6 WAYS YOU AREN’T SERVING YOUR MARRIAGE
What Habits Are Keeping Your Marriage From Growing?
By Megan Bailey
Do you find yourself thinking negatively about your marriage more often than not? This might mean you are sabotaging your marriage and not even realize it. These actions, when left ignored long term, can break unions beyond repair. These habits do not serve your marriage in a positive way. Here are signs you need to look out for and how to solve them.
You sweep negative feelings under the rug.
Some people avoid conflict as much as they can. They might feel anxious talking about issues or not have the confidence needed to stand up for themselves. They prefer to hide their feelings because, in their mind, tough conversations are not worth the hassle. If this is something you do, then you need to start working on your conversation skills. Tackling problems head-on might feel uncomfortable, lead to more arguments, and be stressful. However, ignoring problems is worse, and causes resentment, anger, and passive-aggressiveness in your marriage. Issues plaguing your relationship need to be addressed in a healthy way to serve your marriage in the long run.
You do not discuss intimacy problems.
Similar to hiding your own feelings, not communicating about your intimate needs will cause more harm than good in your marriage. If you are feeling unsatisfied in the bedroom, you are likely to have less physical connection overall. Sexual intimacy is a key part of a healthy relationship, and you must advocate for your needs. Your partner may feel more like you than you think – they might also be afraid to express their desires. Your partner likely wants to please you, but you must be able to tell how they can.

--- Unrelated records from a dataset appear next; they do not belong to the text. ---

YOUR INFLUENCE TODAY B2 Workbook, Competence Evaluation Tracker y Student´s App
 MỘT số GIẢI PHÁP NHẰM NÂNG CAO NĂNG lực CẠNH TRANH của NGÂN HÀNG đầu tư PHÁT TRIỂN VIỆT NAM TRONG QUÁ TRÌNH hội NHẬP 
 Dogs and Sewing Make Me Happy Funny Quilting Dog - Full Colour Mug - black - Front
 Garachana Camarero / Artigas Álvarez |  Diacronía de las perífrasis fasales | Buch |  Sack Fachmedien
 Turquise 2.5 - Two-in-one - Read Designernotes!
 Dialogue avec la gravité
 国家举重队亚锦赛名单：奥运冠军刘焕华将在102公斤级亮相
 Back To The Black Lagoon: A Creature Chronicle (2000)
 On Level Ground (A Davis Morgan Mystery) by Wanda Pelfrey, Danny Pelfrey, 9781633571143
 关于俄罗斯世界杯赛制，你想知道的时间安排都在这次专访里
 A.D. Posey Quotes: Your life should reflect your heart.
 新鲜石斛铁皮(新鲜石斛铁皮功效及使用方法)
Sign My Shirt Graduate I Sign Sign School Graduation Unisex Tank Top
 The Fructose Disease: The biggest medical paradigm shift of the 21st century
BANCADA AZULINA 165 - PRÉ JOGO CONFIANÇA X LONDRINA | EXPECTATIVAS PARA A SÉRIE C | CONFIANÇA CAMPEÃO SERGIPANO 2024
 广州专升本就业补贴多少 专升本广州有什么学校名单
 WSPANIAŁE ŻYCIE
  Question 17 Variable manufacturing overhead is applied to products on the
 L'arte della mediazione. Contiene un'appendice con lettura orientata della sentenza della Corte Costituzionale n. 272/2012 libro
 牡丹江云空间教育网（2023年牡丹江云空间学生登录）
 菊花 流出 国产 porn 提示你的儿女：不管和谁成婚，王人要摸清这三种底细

You use your phone too much.
We are in an era where almost everyone is addicted to their phones. Social media, email, and text messaging are set up in a way that makes the user feel compelled to pick up their phone throughout the day, regardless of what other activities they may have going on. The time spent scrolling on your phone, though, is the time taken away from your spouse. It does not allow you to focus on the environment around you. You and your spouse may sit for hours in the living room together, but if those hours are used only being glued to your phones, then quality time is not actually occurring. Prioritize your spouse by putting your phone away more often. Having no phones in the bedroom or at the dinner table are great places to start.
You focus too much on yourself.
A huge pitfall that anyone can fall into is the “me” trap. Instead of thinking how you can serve your spouse and improve their side of the relationship, you only start asking yourself, “what can I get out of this relationship?” Your main goal should be serving your spouse, and their main goal should be serving you. When you start only thinking about what makes you happy, you make your partner feel that their needs, wants, and desires are not necessary anymore. It would help if you wanted your partner always to feel special and look for ways to make them smile. Marriages are never 50/50. Instead, it would be best if you always strived to give your best.
You do not take risks to improve your marriage.
When you start noticing things are going wrong in your marriage, such as a disconnect in communication or lack of spending time together, do you try to fix the problem or ignore it? It is easy to keep moving through life and acting like nothing is wrong, but someone needs to be brave in the marriage. This means being vulnerable and putting yourself out there. Show your spouse that your marriage is essential to you, so you want to fix the issues that arise. Maybe that means creating a weekly date schedule or buying your spouse flowers once a month. It could be as simple as giving them a daily compliment to show you appreciate them. Actively make a choice to do more for your partner.
You pick fights with your partner.
Nit-picking every little thing your partner does wrong will only cause huge fights. No relationship is perfect, but choosing to blow up everything that goes wrong can lead your marriage to misery. Similarly, bringing up the same point of contention repeatedly can leave you both feeling exhausted. Search for compromises, even if you only agree to disagree. Put your relationship first. This might mean letting your pride go for the sake of not adding more stress to your marriage. If you catch yourself always picking apart what your partner does, trying stepping back and looking at it from their perspective. They might not see it in the way you do, and you might not be seeing it in the positive ways they are.
No marriage is perfect, but these actions will tear your marriage apart brick by brick. Making small changes can turn your marriage around. Respecting your spouse, offering support, and putting in hard work will serve your marriage and help it grow.